MIAMI -- The day a judge awarded her family $400 million in damages for Cuba's execution by firing squad of her brother, Jeannette Hausler said his death had been vindicated. "We have found justice," she said.

But now comes the hard part for Hausler and other family members of Robert Fuller, a U.S. citizen who owned a plantation in Cuba and was tortured and killed on Oct. 16, 1960. They will try to identify Cuban assets frozen in U.S. bank accounts in an effort to collect any money after the Dec. 14 court ruling.

"How much there is is not clear. The banks are very coy about telling you how much is there, because they don't want to get sued by the Cuban government," said Alfonso Perez, one of the Fuller family's attorneys. "Are we going to try to get some of those assets? Absolutely."

Fidel Castro's serious illness raises another possibility: after his death, Cuba might seek normalized trade and diplomatic relations with the United States, opening an avenue for the Fuller family and others who have won judgments against Cuba to get their money directly from Havana. Castro temporarily relinquished power to his brother, Raul, in July.

"If Cuba wants to be part of the world economic community, if they want to have investments in the U.S. or have U.S. companies invest, I think they are going to have to deal with these judgments one way or another," said Joseph DeMaria, who represents families of two other men killed by the Castro government in 1961.

DeMaria was part of a legal team that in 2006 persuaded a federal judge in New York to order payment of $91 million from frozen Cuban accounts held by JP Morgan Chase Bank to families of two men who died after the failed, CIA-backed invasion of Cuba at the Bay of Pigs in 1961.

The money came from accounts frozen originally during the Kennedy administration, including one containing Cuban payments made to AT&T. The payouts were made to the families of Howard F. Anderson, who was executed for smuggling arms into Cuba, and Thomas "Pete" Ray, a CIA pilot who was shot down during the Bay of Pigs operation.
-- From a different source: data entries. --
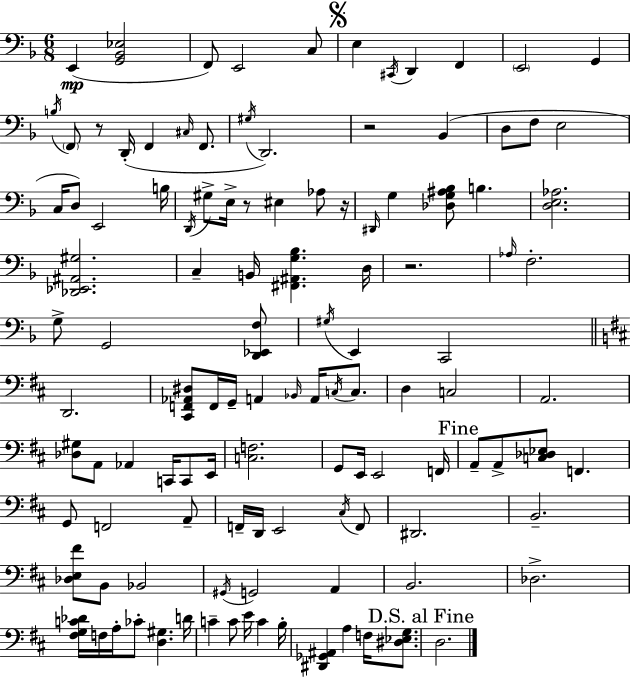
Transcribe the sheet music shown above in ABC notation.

X:1
T:Untitled
M:6/8
L:1/4
K:Dm
E,, [G,,_B,,_E,]2 F,,/2 E,,2 C,/2 E, ^C,,/4 D,, F,, E,,2 G,, B,/4 F,,/2 z/2 D,,/4 F,, ^C,/4 F,,/2 ^G,/4 D,,2 z2 _B,, D,/2 F,/2 E,2 C,/4 D,/2 E,,2 B,/4 D,,/4 ^G,/2 E,/4 z/2 ^E, _A,/2 z/4 ^D,,/4 G, [_D,G,^A,_B,]/2 B, [D,E,_A,]2 [_D,,_E,,^A,,^G,]2 C, B,,/4 [^F,,^A,,G,_B,] D,/4 z2 _A,/4 F,2 G,/2 G,,2 [D,,_E,,F,]/2 ^G,/4 E,, C,,2 D,,2 [^C,,F,,_A,,^D,]/2 F,,/4 G,,/4 A,, _B,,/4 A,,/4 C,/4 C,/2 D, C,2 A,,2 [_D,^G,]/2 A,,/2 _A,, C,,/4 C,,/2 E,,/4 [C,F,]2 G,,/2 E,,/4 E,,2 F,,/4 A,,/2 A,,/2 [C,_D,_E,]/2 F,, G,,/2 F,,2 A,,/2 F,,/4 D,,/4 E,,2 ^C,/4 F,,/2 ^D,,2 B,,2 [_D,E,^F]/2 B,,/2 _B,,2 ^G,,/4 G,,2 A,, B,,2 _D,2 [^F,G,C_D]/4 F,/4 A,/4 _C/2 [D,^G,] D/4 C C/2 E/4 C B,/4 [^D,,_G,,^A,,] A, F,/4 [^D,_E,G,]/2 D,2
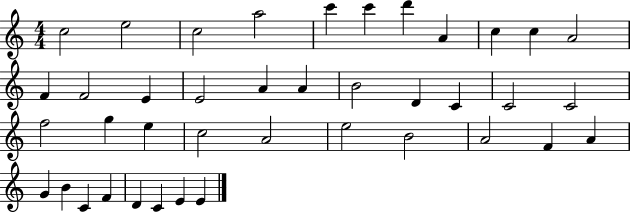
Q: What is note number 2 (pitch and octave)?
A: E5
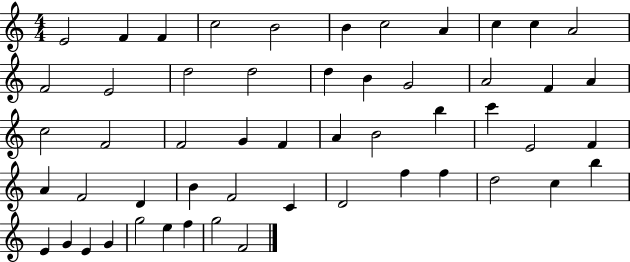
{
  \clef treble
  \numericTimeSignature
  \time 4/4
  \key c \major
  e'2 f'4 f'4 | c''2 b'2 | b'4 c''2 a'4 | c''4 c''4 a'2 | \break f'2 e'2 | d''2 d''2 | d''4 b'4 g'2 | a'2 f'4 a'4 | \break c''2 f'2 | f'2 g'4 f'4 | a'4 b'2 b''4 | c'''4 e'2 f'4 | \break a'4 f'2 d'4 | b'4 f'2 c'4 | d'2 f''4 f''4 | d''2 c''4 b''4 | \break e'4 g'4 e'4 g'4 | g''2 e''4 f''4 | g''2 f'2 | \bar "|."
}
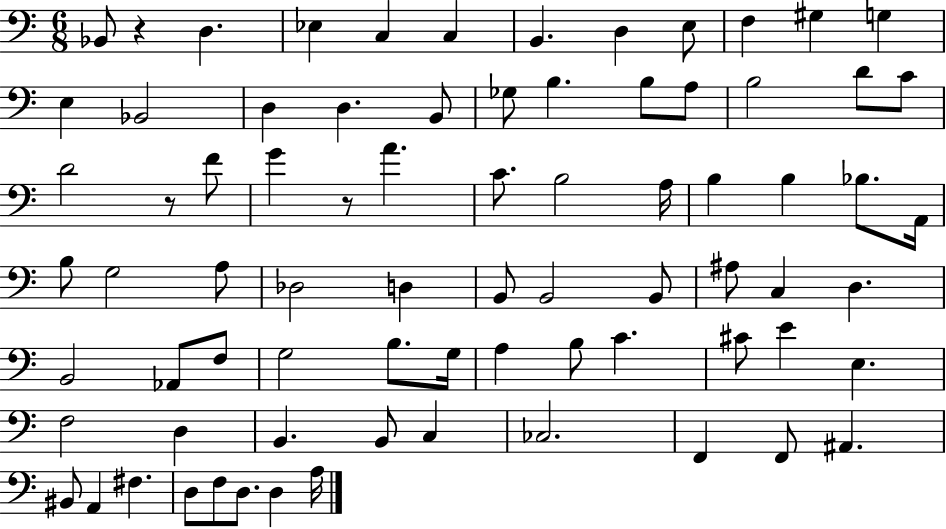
X:1
T:Untitled
M:6/8
L:1/4
K:C
_B,,/2 z D, _E, C, C, B,, D, E,/2 F, ^G, G, E, _B,,2 D, D, B,,/2 _G,/2 B, B,/2 A,/2 B,2 D/2 C/2 D2 z/2 F/2 G z/2 A C/2 B,2 A,/4 B, B, _B,/2 A,,/4 B,/2 G,2 A,/2 _D,2 D, B,,/2 B,,2 B,,/2 ^A,/2 C, D, B,,2 _A,,/2 F,/2 G,2 B,/2 G,/4 A, B,/2 C ^C/2 E E, F,2 D, B,, B,,/2 C, _C,2 F,, F,,/2 ^A,, ^B,,/2 A,, ^F, D,/2 F,/2 D,/2 D, A,/4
Both families had won lawsuits against Cuba in Miami-Dade County Circuit Court. In both cases, Cuba did not answer the allegations in the lawsuits or defend itself, which is its common practice whenever the Castro government is sued in the United States.

The cases wound up before a New York federal judge because OfficeMax, through a merger with another U.S. company, asserted property claims for the Cuban Electric Co. that was confiscated by Cuba in the 1960s. OfficeMax raised questions about the validity of the Miami judgments and argued that the money should cover its claims first.

Last week, Cuba's foreign ministry issued a statement through state-run newspapers accusing the United States of robbing the Havana government of its assets and saying it does not recognize the jurisdiction of U.S. courts. The statement said the assets wrongly went to "terrorist groups or families of U.S. citizens involved in aggressions against our country."

The families took advantage of a 1996 U.S. law that allowed victims of terrorist groups or countries like Cuba that are designated as state sponsors of terrorism to sue for damages.

The same law was used by the families of three Cuban exiles who flew Brothers to the Rescue planes that were shot down by Cuban MIG fighters in 1996 to collect $93 million from the frozen assets in 2001. That represented about half of the $187 million damage award for the Miami-based group, which flew over the Straits of Florida searching for Cuban rafters and other migrants.